News that US nuclear weapons may already be back in Britain, at RAF/USAF Lakenheath in East Anglia, makes Britain once again a forward nuclear base for the US in Europe.
110 US/NATO free-fall B61 nuclear bombs were removed from Lakenheath in 2008, following sustained protest at the base by CND and the Lakenheath Action Group. US nuclear bombs had been located there since 1954. Their return – assigned to NATO – will increase global tensions and put Britain on the front line in a NATO/Russia war. B61s have continued to be sited in five other countries in across Europe – Belgium, Germany, the Netherlands, Italy and Turkey – in spite of strong opposition to them in some of the ‘host’ countries.
The news was revealed by expert Hans Kristiansen after scrutinising a recent US Department of Defense (DoD) document, justifying its 2023 budget plans to Congress. It added the UK to the list of European sites in line for infrastructure investment for storing “special weapons within secure sites and facilities”. Special weapons mean nuclear weapons and the DoD has cited the need to improve NATO infrastructure within alliance territories, in the context of increasing tension with Russia and the current escalating war. The UK was not on the comparable list for the previous year, so this looks like a very recent decision.

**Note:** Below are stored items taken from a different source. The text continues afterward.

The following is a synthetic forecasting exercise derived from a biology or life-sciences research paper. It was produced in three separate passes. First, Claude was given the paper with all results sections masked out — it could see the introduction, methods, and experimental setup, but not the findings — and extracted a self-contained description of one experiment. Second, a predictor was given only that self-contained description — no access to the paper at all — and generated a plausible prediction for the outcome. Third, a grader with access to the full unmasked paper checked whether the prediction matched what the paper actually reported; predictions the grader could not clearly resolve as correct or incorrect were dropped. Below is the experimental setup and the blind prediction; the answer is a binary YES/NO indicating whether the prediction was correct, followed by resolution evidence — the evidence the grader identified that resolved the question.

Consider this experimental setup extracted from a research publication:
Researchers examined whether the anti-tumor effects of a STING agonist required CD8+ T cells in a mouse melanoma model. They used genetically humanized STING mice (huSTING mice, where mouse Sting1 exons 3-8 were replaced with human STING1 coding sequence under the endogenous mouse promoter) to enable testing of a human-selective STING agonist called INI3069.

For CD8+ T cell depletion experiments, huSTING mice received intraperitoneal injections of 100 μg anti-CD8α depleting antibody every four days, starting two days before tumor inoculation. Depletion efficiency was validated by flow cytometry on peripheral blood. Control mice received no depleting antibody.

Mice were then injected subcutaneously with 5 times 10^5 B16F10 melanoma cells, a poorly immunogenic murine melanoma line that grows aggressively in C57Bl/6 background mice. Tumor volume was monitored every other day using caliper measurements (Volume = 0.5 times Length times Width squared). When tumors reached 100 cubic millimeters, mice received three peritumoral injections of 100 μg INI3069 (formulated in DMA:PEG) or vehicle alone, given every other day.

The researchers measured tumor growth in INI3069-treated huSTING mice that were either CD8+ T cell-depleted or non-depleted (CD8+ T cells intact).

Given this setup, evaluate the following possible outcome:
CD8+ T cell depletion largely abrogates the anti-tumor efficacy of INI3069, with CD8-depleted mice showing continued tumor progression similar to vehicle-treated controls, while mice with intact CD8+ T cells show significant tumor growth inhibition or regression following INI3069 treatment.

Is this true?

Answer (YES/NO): NO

Since the weapons were removed in 2008, the empty storage vaults for the weapons have been on ‘caretaker’ status, but reports of nuclear exercises at Lakenheath increase the likelihood that nuclear weapons are back, or on their way; the base currently hosts F-15E fighter-bombers with nuclear capability but these are being replaced by the new nuclear-capable F-35A Lightning. The first of these new fighter-bombers arrived in December 2021. Within the next year US/NATO nuclear bases in Europe will also receive the new B61-12 guided nuclear bomb which is entering full-scale production in the US.

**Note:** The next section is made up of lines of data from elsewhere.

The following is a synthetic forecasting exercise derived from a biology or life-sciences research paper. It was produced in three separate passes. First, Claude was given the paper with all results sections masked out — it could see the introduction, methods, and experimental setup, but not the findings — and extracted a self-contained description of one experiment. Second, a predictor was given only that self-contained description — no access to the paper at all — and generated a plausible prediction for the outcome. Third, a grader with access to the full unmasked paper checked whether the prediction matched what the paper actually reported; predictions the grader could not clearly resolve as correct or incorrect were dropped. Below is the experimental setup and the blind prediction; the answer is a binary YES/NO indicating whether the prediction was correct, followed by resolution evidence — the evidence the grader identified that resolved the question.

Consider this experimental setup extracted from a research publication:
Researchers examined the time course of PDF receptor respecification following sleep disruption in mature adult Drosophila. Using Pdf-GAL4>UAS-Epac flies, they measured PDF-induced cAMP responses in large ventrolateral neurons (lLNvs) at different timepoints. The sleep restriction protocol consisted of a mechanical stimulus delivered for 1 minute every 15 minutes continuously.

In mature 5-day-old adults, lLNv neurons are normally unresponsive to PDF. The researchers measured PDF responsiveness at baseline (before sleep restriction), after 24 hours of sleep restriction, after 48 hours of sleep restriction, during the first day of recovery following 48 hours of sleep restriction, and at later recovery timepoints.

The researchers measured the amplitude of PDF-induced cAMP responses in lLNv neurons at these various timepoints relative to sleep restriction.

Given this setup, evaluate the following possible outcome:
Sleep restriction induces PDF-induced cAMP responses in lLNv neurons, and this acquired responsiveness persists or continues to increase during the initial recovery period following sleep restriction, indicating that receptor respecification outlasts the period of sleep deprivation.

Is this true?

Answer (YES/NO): YES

The return of US nuclear weapons to Britain and the upgrading of its nuclear weapons across Europe constitutes a further undermining of prospects for peace in Europe and beyond. The US is the only country to locate its nuclear weapons outside its own borders and this major increase in NATO’s capacity to wage nuclear war in Europe is dangerously destabilising.

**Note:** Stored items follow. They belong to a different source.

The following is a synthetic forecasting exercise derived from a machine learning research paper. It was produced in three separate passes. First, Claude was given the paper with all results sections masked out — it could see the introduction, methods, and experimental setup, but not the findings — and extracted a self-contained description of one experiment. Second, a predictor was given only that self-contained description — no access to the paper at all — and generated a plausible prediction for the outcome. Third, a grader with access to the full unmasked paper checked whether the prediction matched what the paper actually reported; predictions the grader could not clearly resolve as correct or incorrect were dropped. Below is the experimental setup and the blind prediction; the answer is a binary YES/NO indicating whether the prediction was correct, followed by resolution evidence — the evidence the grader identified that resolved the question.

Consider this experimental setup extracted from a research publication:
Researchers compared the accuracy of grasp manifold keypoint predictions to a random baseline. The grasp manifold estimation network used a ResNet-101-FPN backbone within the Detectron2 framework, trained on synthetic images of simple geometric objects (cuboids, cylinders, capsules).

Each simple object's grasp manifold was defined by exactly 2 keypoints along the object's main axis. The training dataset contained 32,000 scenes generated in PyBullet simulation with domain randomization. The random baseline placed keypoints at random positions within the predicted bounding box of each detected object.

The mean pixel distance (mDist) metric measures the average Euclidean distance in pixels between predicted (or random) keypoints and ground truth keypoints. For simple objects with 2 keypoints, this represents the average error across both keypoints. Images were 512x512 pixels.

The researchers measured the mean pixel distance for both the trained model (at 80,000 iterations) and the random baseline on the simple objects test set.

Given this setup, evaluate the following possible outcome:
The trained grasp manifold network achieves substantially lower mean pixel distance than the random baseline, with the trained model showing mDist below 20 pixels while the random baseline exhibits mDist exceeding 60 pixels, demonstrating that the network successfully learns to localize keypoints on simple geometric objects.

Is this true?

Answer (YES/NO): NO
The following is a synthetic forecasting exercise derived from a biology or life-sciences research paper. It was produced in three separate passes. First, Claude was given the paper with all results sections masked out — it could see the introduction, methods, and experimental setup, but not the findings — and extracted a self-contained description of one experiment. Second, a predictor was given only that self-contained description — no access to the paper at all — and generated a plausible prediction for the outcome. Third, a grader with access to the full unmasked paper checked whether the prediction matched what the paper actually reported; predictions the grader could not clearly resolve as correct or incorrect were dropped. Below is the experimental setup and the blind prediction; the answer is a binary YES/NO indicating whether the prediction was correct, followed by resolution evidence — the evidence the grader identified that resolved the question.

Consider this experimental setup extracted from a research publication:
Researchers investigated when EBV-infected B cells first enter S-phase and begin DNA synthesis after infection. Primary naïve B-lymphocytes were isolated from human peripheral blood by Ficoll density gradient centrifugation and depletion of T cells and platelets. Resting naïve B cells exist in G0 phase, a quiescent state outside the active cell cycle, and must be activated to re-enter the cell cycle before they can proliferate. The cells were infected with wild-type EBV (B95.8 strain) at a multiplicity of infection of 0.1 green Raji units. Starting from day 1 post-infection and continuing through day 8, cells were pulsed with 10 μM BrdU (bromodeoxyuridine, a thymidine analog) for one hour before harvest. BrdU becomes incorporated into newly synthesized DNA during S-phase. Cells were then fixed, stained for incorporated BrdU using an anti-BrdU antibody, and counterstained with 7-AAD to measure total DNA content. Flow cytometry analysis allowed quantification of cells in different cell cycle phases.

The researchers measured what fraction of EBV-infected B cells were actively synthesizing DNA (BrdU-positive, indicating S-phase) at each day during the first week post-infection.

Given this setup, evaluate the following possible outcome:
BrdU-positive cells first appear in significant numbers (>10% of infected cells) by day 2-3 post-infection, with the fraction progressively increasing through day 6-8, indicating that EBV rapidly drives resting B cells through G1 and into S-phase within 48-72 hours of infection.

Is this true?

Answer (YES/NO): NO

The big question is whether they have already been returned to Britain, or is their delivery still in preparation. Either way this is a huge challenge for the peace movement and we will do everything we can to prevent these weapons being sited here. Speaking recently about the risks of the Ukraine war turning nuclear, I said that it was precisely these weapons, at bases across Europe, that would be likely to be used first in a nuclear war over Ukraine – that the US/Russia war will be fought in Europe. This was our worst fear in the 1980s when millions mobilised across Europe against cruise and Pershing missiles being sited here. In the 1980s we got rid of all those weapons, and we have to have the energy, the commitment and the confidence to do that again.